(The data Opens)
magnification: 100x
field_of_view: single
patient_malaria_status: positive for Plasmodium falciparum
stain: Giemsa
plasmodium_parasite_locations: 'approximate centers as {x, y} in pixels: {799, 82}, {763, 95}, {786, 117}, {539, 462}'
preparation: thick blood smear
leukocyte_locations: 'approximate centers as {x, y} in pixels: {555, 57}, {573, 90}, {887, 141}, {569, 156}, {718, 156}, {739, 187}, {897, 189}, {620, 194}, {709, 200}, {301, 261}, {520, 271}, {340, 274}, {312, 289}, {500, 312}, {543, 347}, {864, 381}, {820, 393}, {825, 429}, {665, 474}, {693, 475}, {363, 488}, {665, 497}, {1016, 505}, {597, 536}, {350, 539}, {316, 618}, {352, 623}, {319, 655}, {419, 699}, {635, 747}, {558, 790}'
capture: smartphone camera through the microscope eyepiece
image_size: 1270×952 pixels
(The data Closes)
(The data Opens)
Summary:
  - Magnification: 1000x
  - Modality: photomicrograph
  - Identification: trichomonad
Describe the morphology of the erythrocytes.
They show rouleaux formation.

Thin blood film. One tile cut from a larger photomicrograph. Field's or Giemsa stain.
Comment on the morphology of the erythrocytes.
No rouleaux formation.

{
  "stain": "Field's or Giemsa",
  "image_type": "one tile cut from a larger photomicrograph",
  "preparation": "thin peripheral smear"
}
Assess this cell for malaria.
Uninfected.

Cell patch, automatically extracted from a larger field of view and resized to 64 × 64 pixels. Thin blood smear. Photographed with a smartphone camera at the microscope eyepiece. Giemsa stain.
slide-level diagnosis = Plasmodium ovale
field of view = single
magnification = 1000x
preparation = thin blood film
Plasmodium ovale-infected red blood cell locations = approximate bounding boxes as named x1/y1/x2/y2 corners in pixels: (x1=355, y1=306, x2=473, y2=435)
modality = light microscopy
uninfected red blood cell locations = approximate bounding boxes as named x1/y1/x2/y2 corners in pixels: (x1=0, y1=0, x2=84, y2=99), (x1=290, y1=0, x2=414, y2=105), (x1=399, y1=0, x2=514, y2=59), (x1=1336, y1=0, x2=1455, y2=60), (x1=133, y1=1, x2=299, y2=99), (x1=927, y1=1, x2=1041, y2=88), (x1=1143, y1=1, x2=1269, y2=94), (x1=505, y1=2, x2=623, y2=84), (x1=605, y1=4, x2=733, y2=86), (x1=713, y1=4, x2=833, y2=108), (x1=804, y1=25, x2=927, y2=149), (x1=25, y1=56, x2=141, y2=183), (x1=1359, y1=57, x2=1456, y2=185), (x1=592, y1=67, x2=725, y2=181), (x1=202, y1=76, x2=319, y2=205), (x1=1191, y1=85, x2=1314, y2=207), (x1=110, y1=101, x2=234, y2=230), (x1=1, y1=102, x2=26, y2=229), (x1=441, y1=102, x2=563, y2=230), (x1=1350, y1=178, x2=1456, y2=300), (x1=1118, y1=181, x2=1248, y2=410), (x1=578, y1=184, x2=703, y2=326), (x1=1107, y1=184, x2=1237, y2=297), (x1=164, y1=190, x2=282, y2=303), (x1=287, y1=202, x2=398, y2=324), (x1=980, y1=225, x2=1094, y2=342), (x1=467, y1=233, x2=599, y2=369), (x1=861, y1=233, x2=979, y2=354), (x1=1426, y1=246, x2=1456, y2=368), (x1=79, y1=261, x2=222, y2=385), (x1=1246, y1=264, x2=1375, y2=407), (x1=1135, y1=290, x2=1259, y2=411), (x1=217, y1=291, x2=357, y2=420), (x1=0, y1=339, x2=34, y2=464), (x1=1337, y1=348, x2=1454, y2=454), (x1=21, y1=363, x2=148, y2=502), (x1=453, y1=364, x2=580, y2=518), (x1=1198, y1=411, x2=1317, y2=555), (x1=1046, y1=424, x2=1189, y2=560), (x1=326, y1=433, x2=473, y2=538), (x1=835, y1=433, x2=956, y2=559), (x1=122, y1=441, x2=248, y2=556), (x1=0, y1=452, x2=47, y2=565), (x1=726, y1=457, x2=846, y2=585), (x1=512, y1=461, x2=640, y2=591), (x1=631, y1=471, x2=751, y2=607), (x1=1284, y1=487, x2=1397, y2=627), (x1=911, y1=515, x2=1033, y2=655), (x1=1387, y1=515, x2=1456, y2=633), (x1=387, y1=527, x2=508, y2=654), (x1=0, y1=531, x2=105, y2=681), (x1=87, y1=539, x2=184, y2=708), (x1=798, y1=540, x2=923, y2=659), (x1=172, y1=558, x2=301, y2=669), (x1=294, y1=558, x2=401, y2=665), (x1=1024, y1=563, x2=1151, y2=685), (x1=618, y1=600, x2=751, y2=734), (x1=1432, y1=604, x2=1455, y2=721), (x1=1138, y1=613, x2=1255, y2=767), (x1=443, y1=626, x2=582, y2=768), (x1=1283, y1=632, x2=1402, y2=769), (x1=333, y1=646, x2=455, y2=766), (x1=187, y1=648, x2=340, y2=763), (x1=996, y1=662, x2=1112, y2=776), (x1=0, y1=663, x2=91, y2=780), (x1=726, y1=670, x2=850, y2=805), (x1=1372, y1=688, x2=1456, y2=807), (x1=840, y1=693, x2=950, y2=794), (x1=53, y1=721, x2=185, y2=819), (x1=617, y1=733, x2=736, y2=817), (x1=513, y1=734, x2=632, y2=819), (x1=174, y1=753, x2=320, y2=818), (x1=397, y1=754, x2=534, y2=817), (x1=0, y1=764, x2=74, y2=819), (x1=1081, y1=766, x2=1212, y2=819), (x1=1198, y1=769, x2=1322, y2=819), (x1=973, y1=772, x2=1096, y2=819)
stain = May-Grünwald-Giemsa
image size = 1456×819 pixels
(The data Closes)
▶ What needs to be done:
Output the material above exactly, but only from the line that carries "stain: Giemsa" through the line that carries "capture: smartphone camera".

▶ Written solution:
stain: Giemsa
plasmodium_parasite_locations: 'approximate centers as {x, y} in pixels: {799, 82}, {763, 95}, {786, 117}, {539, 462}'
preparation: thick blood smear
leukocyte_locations: 'approximate centers as {x, y} in pixels: {555, 57}, {573, 90}, {887, 141}, {569, 156}, {718, 156}, {739, 187}, {897, 189}, {620, 194}, {709, 200}, {301, 261}, {520, 271}, {340, 274}, {312, 289}, {500, 312}, {543, 347}, {864, 381}, {820, 393}, {825, 429}, {665, 474}, {693, 475}, {363, 488}, {665, 497}, {1016, 505}, {597, 536}, {350, 539}, {316, 618}, {352, 623}, {319, 655}, {419, 699}, {635, 747}, {558, 790}'
capture: smartphone camera through the microscope eyepiece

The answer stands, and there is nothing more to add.